═══ EXTRACTED TEXT ═══
Yes  We jump 22" specials in AAC, but he should jump at 26". I think I just have a chip on my shoulder about the principle of it all. To me it just doesn't make sense (and I don't understand how it makes sense to anyone else, lol) how a dog that's 21.5" should "regularly" compete at 26". I will get over myself and/or beyond addicted soon enough, haha! Fin jumps 20" in CKC and I love that! Interesting to know there is "something" (USDAA) that compares to AAC in the states! When I was preggo in the Fall and posted here about my trainer running Fin in an AAC trial I didn't clue in that AAC would mean nothing to someone not in Canada


----------



## sammydog (Aug 23, 2008)

I am with you with the jump height thing! I have never done USDAA because my girl who jumps 20" in AKC would have to jump 26" in USDAA! I know there the Performance class that jumps lower... but the whole idea of it keeps me away. Plus even in the Performance class she would have to jump 22"... That is pretty much the only reason I stick to AKC...


----------



## Kat's Dogs (Jul 31, 2012)

Oh, I see. I thought he was jumping 24" in AKC. :doh: Absolutely, do whatever feels right (and actually, "looks right" as far as the dog's movement over the jumps) for heights. Especially since you still have CPE, NADAC, DOCNA, UKC, UKI, etc. etc. etc. if you want more variety in the future but with lower jump heights. Plenty of options for addiction.


----------



## ILoveMyGolden (Oct 19, 2006)

Kat's Dogs said:


> Oh, I see. I thought he was jumping 24" in AKC. :doh: Absolutely, do whatever feels right (and actually, "looks right" as far as the dog's movement over the jumps) for heights. Especially since you still have CPE, NADAC, DOCNA, UKC, UKI, etc. etc. etc. if you want more variety in the future but with lower jump heights. Plenty of options for addiction.


I haven't even looked at CPE and UKI (other ones I haven't even heard of yet, eep!) but yah, looks like we will have lots to chew on for trialing! Agree on looks right, Fin's stumpy legs! Thanks!


----------



## Sydney's Mom (May 1, 2012)

This thread is so interesting (re: jump heights). Sydney should jump 26" in AAC but it's a lot... my trainers think maybe 22" would be better for her and I was wondering about it myself. So great to get some more opinions - and see that other people jump specials for a lower measure!! 

We're working our way up to our first trials later this year...


----------
═══ MATERIAL PROVIDED ═══
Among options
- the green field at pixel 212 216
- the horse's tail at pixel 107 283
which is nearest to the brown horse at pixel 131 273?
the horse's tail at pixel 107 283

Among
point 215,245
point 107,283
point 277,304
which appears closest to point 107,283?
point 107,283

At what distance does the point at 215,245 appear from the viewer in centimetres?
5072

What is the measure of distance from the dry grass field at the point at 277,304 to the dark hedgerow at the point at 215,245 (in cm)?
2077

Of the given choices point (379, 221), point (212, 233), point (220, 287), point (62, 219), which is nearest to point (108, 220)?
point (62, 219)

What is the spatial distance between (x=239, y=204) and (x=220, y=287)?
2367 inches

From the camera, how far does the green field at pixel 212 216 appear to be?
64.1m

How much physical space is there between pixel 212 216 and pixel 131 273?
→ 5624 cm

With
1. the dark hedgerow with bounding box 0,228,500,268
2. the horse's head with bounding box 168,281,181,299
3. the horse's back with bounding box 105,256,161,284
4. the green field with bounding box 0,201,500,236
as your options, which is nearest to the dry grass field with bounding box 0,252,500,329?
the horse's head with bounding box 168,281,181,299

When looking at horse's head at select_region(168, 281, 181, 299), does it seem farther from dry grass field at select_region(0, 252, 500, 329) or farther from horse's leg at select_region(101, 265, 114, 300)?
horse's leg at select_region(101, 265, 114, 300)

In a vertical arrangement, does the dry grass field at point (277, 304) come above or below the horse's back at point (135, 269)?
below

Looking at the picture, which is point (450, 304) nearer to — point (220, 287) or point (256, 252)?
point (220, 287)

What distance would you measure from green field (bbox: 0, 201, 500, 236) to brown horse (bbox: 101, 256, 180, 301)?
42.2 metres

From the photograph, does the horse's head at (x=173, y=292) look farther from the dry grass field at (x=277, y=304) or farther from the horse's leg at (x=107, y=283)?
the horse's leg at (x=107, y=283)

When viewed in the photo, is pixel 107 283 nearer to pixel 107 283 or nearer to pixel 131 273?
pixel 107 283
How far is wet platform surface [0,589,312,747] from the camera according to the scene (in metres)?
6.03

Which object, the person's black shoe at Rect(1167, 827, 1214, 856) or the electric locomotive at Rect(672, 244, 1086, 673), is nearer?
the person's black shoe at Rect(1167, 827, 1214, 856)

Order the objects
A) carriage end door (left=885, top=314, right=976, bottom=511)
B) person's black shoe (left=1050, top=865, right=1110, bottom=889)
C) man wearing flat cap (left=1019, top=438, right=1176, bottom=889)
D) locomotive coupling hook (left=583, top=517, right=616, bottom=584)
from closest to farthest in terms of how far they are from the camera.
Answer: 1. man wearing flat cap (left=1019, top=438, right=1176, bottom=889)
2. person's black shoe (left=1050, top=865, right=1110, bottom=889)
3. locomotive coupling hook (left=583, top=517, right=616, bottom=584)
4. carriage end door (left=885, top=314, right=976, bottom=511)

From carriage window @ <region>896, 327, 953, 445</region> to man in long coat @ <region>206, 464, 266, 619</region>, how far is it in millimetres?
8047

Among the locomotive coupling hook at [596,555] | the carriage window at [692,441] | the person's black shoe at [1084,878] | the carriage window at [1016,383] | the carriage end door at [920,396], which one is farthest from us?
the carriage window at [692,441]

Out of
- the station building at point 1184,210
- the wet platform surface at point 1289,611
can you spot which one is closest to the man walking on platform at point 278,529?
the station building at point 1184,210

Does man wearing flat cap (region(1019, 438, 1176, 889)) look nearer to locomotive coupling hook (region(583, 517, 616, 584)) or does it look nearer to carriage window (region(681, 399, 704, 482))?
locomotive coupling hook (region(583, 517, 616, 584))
═══
[WRITTEN REQUEST 1]
Answer these questions from the thread about agility jump heights.
(a) What height does Fin jump in CKC?
(b) According to sammydog, what height would her girl have to jump even in the USDAA Performance class?
(c) What height do Sydney's trainers think might be better for her?
[WRITTEN REQUEST 2] Reproduce word for word the part of the records starting at the line that contains "Does man wearing" and ending at the end of the records.

[REPLY 1]
(a) 20"
(b) 22"
(c) 22"

[REPLY 2]
Does man wearing flat cap (region(1019, 438, 1176, 889)) look nearer to locomotive coupling hook (region(583, 517, 616, 584)) or does it look nearer to carriage window (region(681, 399, 704, 482))?
locomotive coupling hook (region(583, 517, 616, 584))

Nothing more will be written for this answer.